The Wabash Valley Health Center was founded in 1997. Currently, it operates as a Federally Qualified Health Center.
Chief Executive Officer Charles Welker said while the center is no longer a ministry of the Sisters of Providence, there are sisters who still volunteer there. Sister Beth Wright also ministers there as a medical records specialist.
Welker added having Sister Arrianne at the center this summer was a wonderful experience.
“It’s unique that through the SHRP program, we have a sister and can still maintain that connection to the Sisters of Providence,” Welker said. “For me, obviously it’s non-traditional that a Sister of Providence would want to become a doctor. But how unique it is that someone who made that commitment for life would also want to make this commitment through service, serving those who are underserved? It’s quite a dynamic tie. It helps us fulfill our mission.”
While Sister Arrianne said she is not quite sure what she wants to practice, she said she would be interested in family medicine and pediatrics.

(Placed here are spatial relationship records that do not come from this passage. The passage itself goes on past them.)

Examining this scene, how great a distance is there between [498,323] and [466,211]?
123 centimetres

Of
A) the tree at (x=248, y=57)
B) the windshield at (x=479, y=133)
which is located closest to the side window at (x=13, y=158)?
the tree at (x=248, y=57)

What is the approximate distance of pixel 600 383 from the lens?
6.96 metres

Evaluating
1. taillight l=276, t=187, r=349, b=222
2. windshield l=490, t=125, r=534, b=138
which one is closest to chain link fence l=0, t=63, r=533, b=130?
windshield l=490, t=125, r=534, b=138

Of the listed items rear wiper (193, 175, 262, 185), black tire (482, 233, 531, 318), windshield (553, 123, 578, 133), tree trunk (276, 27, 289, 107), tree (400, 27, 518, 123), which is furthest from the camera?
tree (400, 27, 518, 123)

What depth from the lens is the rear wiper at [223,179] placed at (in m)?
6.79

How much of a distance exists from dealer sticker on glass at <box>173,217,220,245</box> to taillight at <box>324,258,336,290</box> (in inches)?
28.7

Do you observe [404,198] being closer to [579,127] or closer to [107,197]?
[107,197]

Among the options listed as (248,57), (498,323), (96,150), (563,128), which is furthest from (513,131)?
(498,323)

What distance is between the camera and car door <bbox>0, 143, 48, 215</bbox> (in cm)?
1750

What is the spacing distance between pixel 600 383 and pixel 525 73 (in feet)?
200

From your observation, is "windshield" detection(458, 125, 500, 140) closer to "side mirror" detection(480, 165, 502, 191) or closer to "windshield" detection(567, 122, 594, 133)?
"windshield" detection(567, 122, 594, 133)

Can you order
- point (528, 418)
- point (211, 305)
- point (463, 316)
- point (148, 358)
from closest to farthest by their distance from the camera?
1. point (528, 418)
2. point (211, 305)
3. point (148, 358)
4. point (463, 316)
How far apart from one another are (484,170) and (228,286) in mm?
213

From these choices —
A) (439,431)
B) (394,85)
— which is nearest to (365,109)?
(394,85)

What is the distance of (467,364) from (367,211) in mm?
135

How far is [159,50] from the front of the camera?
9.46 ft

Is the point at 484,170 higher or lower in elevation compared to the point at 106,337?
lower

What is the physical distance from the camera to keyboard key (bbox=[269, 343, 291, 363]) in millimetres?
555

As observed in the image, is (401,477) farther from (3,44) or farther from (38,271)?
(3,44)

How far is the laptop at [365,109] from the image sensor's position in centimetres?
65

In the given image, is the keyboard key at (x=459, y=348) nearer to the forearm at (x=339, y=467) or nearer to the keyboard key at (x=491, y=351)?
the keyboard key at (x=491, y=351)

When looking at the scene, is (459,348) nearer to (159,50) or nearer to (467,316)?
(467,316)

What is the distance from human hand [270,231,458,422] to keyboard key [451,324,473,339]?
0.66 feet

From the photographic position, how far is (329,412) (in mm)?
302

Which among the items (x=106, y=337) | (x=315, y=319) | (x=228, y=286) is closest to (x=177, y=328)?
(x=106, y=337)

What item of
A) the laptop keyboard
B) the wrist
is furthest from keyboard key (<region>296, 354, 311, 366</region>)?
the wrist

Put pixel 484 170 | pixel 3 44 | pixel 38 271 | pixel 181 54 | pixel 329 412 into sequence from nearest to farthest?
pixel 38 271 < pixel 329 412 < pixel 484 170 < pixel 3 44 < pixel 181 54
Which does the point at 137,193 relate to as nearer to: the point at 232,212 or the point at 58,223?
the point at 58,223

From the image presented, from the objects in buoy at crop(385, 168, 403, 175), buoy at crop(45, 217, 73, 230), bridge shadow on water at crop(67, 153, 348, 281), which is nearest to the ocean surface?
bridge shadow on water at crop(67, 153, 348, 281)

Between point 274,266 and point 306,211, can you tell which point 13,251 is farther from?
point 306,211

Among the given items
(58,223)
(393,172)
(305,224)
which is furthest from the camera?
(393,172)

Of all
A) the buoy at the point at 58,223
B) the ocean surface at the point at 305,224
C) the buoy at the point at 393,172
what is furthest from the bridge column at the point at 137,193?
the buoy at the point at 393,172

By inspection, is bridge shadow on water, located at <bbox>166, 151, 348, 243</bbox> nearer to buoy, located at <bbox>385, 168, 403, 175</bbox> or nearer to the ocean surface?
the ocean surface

And of her time back where she experienced her life-changing moment? Sister Arrianne said that in some ways, she feels like a “proud mama!”
“It is really remarkable to see how much the clinic has grown,” she said. “I feel as though I share in the ownership of where the clinic is today. I was so blessed to be a part of so much growth in the year I volunteered at the clinic, and even still, the growth which has occurred beyond this year was unimaginable seven years ago.”
So glad you were able to have this experience, Arrianne! It’s amazing how things come full circle sometimes. Glad to have you as an ambassador of Providence in Terre Haute and beyond!
Felicitaties a sr. of Belgium
Thank you for sharing your story, Arrianne. Grace flows from our surrender to Providence and your story proves that.
This article captures well much of who you are, Arrianne. Thank you for being our sister and sister to whomever you meet.